## Required task a
Render the extracted rows, everything from the line containing "Which is farther" down to the end of the rows, as a Markdown table with the columns No. and Content, one numbered line per table row with blank lines skipped. Leave the pictures out of the table.

New Developments (in brief)
With the Regulation Amending the Regulation on Program of Compliance with Obligations of Anti-Money Laundering and Combating the Financing of Terrorism published in the Official Gazette, dated 22 August 2025 and numbered 32994, significant amendments have been made to the Regulation on Program of Compliance with Obligations of Anti-Money Laundering and Combating the Financing of Terrorism (“Compliance Program Regulation”). You can access the relevant official gazette here and the Compliance Program Regulation here.
What changes do the amendments bring?
The amendments to the Compliance Program Regulation are listed below:
- Development and investment banks have become obliged parties under the Compliance Program Regulation
Before the recent amendment, except for the Central Bank of the Republic of Türkiye and development and investment banks, banks were stipulated as obliged parties under the Compliance Program Regulation pursuant to subparagraph (a) of paragraph 1 of Article 4 of the Compliance Program Regulation.

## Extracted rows
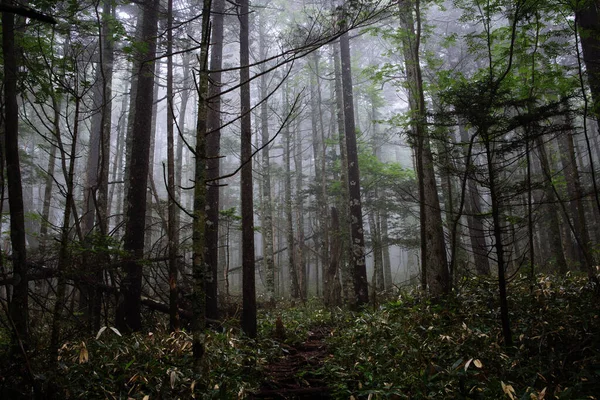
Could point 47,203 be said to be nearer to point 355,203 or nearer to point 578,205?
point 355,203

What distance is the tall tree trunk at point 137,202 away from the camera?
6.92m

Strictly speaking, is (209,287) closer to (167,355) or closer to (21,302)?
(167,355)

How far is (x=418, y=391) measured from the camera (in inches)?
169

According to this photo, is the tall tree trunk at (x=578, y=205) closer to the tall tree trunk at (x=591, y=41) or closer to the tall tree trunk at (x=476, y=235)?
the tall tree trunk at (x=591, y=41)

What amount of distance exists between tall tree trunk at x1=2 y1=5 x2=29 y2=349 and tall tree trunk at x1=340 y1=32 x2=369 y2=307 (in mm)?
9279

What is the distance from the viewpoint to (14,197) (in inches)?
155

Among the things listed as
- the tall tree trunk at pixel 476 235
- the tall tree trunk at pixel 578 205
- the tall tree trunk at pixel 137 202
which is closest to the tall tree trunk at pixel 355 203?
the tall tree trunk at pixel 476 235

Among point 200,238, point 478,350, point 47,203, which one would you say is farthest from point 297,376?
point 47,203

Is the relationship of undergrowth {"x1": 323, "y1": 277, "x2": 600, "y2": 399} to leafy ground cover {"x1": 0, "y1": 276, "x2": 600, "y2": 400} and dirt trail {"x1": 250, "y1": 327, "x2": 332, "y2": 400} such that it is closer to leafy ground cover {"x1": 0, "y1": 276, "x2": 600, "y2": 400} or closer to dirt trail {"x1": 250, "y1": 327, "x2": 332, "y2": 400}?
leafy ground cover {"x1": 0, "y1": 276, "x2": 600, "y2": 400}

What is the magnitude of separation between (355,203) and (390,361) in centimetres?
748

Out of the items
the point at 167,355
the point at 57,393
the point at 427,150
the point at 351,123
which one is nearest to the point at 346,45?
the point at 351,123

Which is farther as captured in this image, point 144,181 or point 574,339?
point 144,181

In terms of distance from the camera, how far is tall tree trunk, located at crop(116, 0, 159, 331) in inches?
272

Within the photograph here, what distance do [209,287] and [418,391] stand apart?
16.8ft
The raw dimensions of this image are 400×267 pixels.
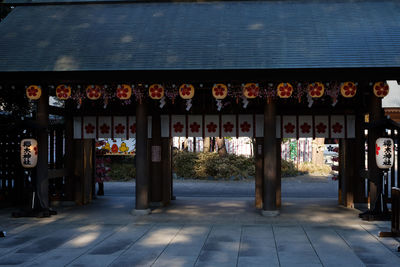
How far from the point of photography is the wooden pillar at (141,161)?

## Required task b
According to the regulatory update, on what date was the amending regulation published in the Official Gazette?

## Reply a
| No. | Content |
|---|---|
| 1 | Which is farther as captured in this image, point 144,181 or point 574,339? |
| 2 | point 144,181 |
| 3 | In terms of distance from the camera, how far is tall tree trunk, located at crop(116, 0, 159, 331) in inches? |
| 4 | 272 |
| 5 | Within the photograph here, what distance do [209,287] and [418,391] stand apart? |
| 6 | 16.8ft |
| 7 | The raw dimensions of this image are 400×267 pixels. |
| 8 | How far from the point of photography is the wooden pillar at (141,161)? |

## Reply b
22 August 2025